Challenge: In the forum thread about the 2008 Vintage metagame, copy everything from "He picked and" down to "you reminded me.".

Excerpt to read:

——

The Year in Vintage: 2008

Discussion in 'General CPA Stuff' started by Spiderman, Jan 12, 2009.

  1. Spiderman CPA Man in Tights, Dopey Administrative Assistant


    I thought this was interesting and probably to Oversoul and 13NoVa as well, primarily. Not much mention of the impact of the Vault, aside from that Tezzerrat is definitely being used with it. But it seemed like it didn't win in the months that it was available? But not sure if the author just picked and chose the Vintage tourney reports or if that was all there was during those months.

    Interesting just to see the general ebb and flow of the Vintage metagame as sets are released and the B/R list gets updated. :)
  2. Oversoul The Tentacled One

    Scroll to the "November" section. I think it gets quite a mention.

    Are you saying that because the example decklist was only "piloted to a Finals split..." or something? I think that was just because it was a decklist he liked and that exemplified the archetype. It has won.

    Edit: I'm sure I can find an example of a 1st place finish for Tezzeret later if you'd like, but I have to go to work now.

    He picked and chose in order to highlight the shifting of the format across the entire year. No one would be crazy enough to try to include information about every single Vintage tournament in all of 2008. Notice that he didn't even provide comprehensive information for the ones he did mention. Typically it was just a single decklist that placed. This was about emergent and/or evolving decks and not exhaustive statistics. He's done the same thing for the past few years. I caught the last three (2005, 2006, 2007) and kind of forgot about it this time, but thankfully you reminded me.

    Edit: Also, since this article reminded me, I dismissed Ad Nauseum offhand when I initially saw it. I forget if I did so here, but I definitely did so elsewhere. Man, that was stupid. It's an amazing card.
  3. Spiderman CPA Man in Tights, Dopey Administrative Assistant

    I did read all of it, but the November section didn't convey quite the sense that it was an overwhelming deck, if that was the intent. In addition, from 13NoVa's comment in the Single Card Strategies thread, at least in his area, Tezzeret doesn't seem to be an overwhelming archtype.

——

[Records of spatial reasoning questions]
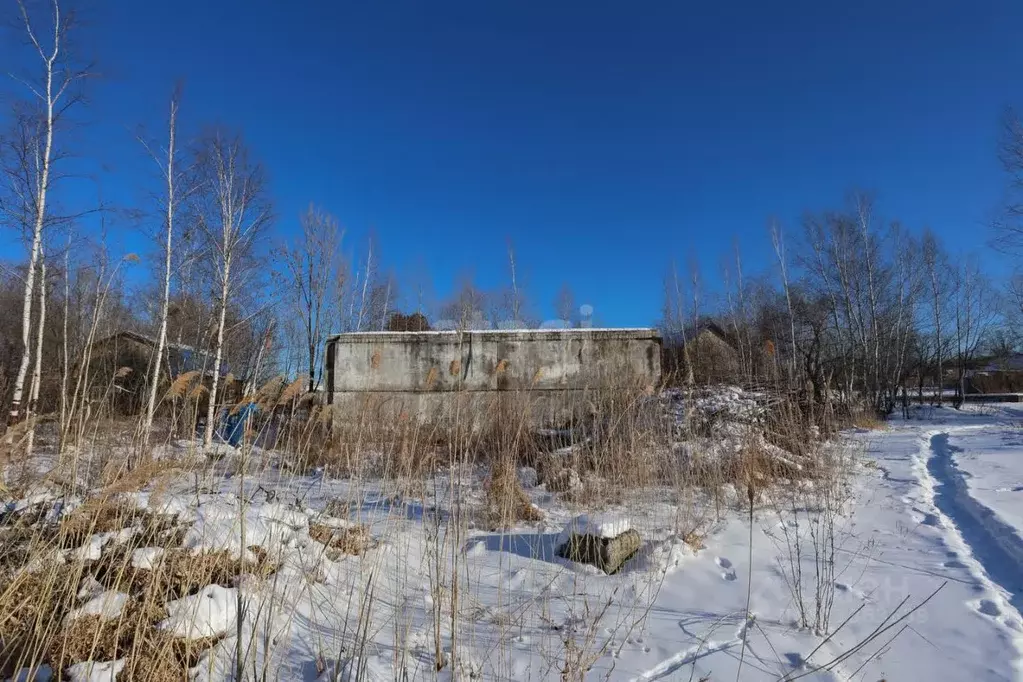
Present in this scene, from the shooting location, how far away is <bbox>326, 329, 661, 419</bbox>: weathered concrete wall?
41.1 ft

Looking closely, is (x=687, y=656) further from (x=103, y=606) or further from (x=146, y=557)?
(x=146, y=557)

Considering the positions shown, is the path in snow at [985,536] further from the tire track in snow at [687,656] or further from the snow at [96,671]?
the snow at [96,671]

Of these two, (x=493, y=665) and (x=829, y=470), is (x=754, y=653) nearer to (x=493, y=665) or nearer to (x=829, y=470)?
(x=493, y=665)

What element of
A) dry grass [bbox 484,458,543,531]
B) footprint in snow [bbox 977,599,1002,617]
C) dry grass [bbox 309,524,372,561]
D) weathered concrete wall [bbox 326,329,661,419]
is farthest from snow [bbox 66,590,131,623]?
weathered concrete wall [bbox 326,329,661,419]

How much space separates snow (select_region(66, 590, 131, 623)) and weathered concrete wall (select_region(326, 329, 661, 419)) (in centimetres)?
982

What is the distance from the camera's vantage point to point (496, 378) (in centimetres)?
1248

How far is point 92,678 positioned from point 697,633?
104 inches

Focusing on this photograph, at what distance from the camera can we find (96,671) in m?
2.17

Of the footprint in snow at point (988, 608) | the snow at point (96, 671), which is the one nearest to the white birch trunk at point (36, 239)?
the snow at point (96, 671)

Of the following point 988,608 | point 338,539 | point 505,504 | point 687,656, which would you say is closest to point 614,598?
point 687,656

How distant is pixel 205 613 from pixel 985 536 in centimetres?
535

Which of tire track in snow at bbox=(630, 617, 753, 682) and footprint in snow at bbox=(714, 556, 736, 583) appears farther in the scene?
footprint in snow at bbox=(714, 556, 736, 583)

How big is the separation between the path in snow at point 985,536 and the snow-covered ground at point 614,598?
0.07 feet

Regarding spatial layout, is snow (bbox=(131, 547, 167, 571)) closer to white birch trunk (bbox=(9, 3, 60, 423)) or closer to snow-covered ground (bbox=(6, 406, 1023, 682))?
snow-covered ground (bbox=(6, 406, 1023, 682))
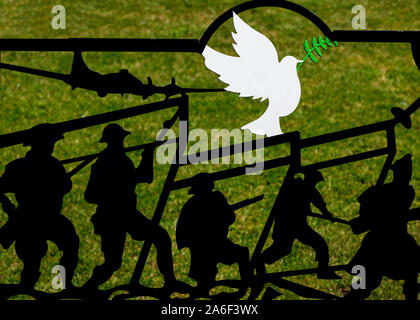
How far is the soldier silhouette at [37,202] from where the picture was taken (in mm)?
1859

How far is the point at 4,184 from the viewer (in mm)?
1886

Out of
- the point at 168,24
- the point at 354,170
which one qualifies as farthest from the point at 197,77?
the point at 354,170

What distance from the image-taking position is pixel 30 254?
6.56 feet

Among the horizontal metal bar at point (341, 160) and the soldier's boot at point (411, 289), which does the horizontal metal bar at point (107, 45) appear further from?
the soldier's boot at point (411, 289)

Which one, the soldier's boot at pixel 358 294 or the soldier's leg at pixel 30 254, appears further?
the soldier's boot at pixel 358 294

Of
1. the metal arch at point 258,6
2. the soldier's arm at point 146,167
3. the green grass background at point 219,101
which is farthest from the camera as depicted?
the green grass background at point 219,101

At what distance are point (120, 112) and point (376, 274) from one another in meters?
1.20

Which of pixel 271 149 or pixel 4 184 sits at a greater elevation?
pixel 271 149

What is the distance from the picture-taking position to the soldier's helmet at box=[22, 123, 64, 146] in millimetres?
1825

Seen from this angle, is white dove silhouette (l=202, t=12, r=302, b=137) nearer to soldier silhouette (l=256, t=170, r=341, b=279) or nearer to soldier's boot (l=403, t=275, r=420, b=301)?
soldier silhouette (l=256, t=170, r=341, b=279)

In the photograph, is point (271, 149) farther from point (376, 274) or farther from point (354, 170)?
point (376, 274)

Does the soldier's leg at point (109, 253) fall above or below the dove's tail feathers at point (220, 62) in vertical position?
below

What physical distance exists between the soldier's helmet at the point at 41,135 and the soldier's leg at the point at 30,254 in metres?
0.40

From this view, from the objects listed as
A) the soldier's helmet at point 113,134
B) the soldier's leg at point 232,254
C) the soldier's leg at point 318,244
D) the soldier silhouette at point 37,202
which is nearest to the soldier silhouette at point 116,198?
the soldier's helmet at point 113,134
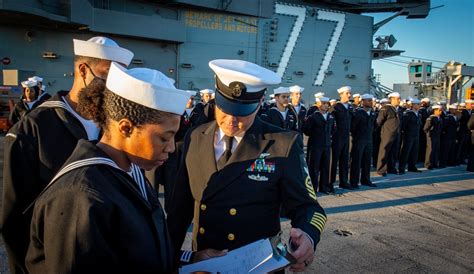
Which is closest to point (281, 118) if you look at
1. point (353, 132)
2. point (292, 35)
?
point (353, 132)

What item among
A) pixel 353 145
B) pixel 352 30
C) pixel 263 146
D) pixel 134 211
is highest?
pixel 352 30

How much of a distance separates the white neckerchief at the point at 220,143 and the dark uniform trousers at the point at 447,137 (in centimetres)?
1060

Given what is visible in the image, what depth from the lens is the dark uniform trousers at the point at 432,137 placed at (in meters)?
9.80

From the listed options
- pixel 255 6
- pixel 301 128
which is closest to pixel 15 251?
pixel 301 128

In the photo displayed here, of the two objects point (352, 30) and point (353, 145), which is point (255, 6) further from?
point (353, 145)

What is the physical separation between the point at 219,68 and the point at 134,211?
3.14 ft

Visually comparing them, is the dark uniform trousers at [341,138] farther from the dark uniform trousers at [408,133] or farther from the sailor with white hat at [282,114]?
the dark uniform trousers at [408,133]

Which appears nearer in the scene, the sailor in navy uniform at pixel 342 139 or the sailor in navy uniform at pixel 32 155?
the sailor in navy uniform at pixel 32 155

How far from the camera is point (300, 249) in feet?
4.73

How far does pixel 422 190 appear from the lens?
7062mm

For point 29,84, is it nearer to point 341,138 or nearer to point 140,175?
point 341,138

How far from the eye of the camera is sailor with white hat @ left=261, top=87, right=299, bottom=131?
20.7 ft

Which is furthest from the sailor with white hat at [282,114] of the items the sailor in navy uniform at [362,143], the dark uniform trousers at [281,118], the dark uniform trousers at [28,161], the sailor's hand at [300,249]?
the sailor's hand at [300,249]

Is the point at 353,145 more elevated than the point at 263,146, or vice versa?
the point at 263,146
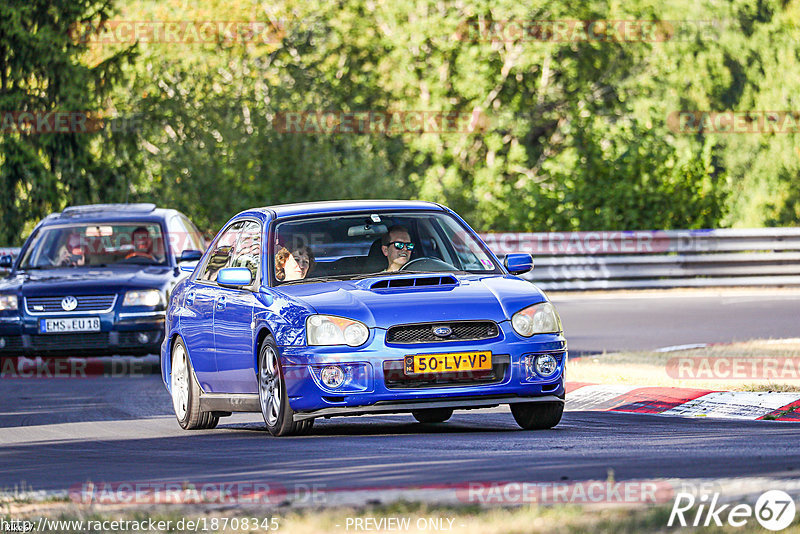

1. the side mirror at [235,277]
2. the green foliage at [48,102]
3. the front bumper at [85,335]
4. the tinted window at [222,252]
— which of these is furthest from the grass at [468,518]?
the green foliage at [48,102]

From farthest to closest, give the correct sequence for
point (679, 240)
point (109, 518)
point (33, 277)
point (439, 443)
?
point (679, 240) → point (33, 277) → point (439, 443) → point (109, 518)

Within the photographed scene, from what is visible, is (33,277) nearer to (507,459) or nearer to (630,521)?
(507,459)

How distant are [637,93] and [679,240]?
77.9 ft

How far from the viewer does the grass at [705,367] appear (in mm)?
13047

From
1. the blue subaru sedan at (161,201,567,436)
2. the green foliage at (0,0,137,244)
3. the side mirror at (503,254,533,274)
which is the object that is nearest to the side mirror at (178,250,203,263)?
the blue subaru sedan at (161,201,567,436)

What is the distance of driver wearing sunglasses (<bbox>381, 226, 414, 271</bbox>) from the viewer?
11.0 m

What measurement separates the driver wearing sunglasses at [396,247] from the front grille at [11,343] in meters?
6.89

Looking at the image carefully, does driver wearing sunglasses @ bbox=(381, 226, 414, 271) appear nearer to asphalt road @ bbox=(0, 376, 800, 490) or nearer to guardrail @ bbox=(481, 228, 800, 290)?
asphalt road @ bbox=(0, 376, 800, 490)

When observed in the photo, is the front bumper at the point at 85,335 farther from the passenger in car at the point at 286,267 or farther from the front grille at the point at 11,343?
the passenger in car at the point at 286,267

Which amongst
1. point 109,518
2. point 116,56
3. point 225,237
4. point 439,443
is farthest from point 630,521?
point 116,56

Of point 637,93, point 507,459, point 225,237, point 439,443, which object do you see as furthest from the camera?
point 637,93

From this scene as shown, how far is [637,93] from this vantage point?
5300 cm

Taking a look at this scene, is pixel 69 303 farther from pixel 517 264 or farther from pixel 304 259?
pixel 517 264

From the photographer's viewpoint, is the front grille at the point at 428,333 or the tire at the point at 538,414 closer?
the front grille at the point at 428,333
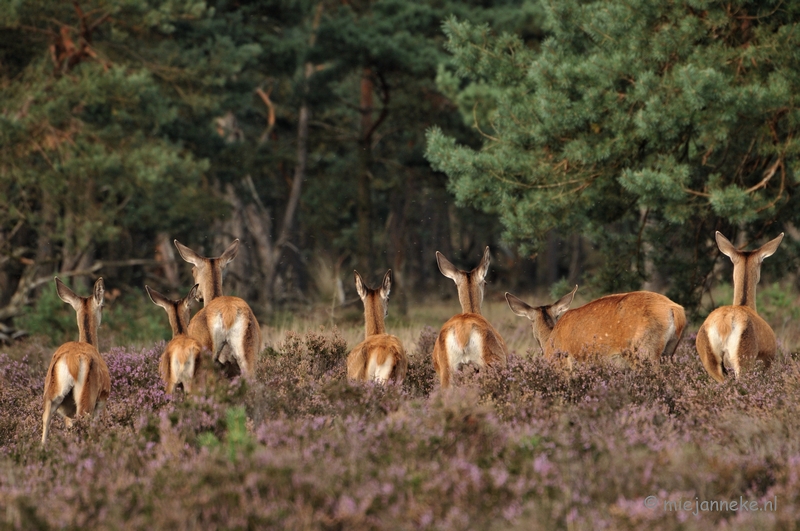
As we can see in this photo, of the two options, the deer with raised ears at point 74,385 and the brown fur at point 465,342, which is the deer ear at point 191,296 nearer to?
the deer with raised ears at point 74,385

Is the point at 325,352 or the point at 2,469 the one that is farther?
the point at 325,352

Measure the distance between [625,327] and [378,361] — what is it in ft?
6.93

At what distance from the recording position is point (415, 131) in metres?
26.4

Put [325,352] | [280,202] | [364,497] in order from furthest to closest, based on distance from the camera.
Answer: [280,202]
[325,352]
[364,497]

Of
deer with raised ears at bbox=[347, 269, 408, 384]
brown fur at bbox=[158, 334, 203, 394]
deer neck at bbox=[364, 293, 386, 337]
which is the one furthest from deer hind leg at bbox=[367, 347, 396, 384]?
brown fur at bbox=[158, 334, 203, 394]

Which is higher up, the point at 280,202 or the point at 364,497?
the point at 280,202

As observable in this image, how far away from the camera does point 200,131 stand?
23.1 metres

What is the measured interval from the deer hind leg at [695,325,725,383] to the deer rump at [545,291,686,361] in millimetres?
226

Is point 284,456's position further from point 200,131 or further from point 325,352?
point 200,131

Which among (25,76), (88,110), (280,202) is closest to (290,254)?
(280,202)

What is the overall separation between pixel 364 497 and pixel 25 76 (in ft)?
49.9

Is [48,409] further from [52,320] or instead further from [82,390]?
[52,320]

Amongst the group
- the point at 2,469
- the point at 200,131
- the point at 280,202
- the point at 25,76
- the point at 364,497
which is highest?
the point at 280,202

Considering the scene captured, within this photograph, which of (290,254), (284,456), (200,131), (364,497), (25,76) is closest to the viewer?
(364,497)
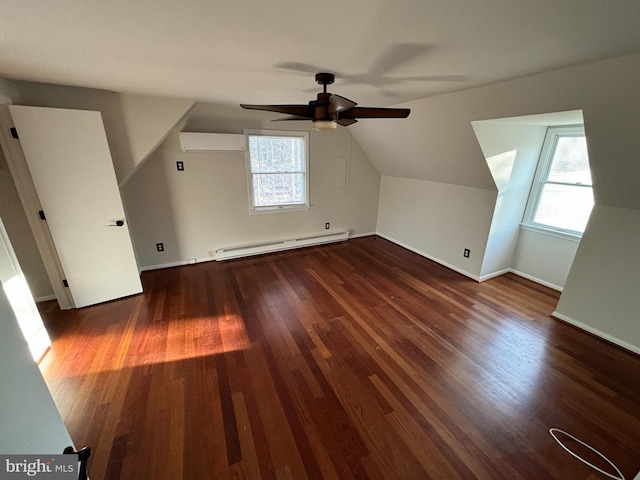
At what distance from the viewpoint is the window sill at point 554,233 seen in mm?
3037

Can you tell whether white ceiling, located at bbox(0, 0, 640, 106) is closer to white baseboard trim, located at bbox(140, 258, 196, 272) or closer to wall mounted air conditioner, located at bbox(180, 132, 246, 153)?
wall mounted air conditioner, located at bbox(180, 132, 246, 153)

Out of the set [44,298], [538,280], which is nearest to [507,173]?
[538,280]

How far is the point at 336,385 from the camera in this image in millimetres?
1926

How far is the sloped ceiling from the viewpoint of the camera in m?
1.05

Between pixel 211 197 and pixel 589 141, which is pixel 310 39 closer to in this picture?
pixel 589 141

——

Complete answer:
He picked and chose in order to highlight the shifting of the format across the entire year. No one would be crazy enough to try to include information about every single Vintage tournament in all of 2008. Notice that he didn't even provide comprehensive information for the ones he did mention. Typically it was just a single decklist that placed. This was about emergent and/or evolving decks and not exhaustive statistics. He's done the same thing for the past few years. I caught the last three (2005, 2006, 2007) and kind of forgot about it this time, but thankfully you reminded me.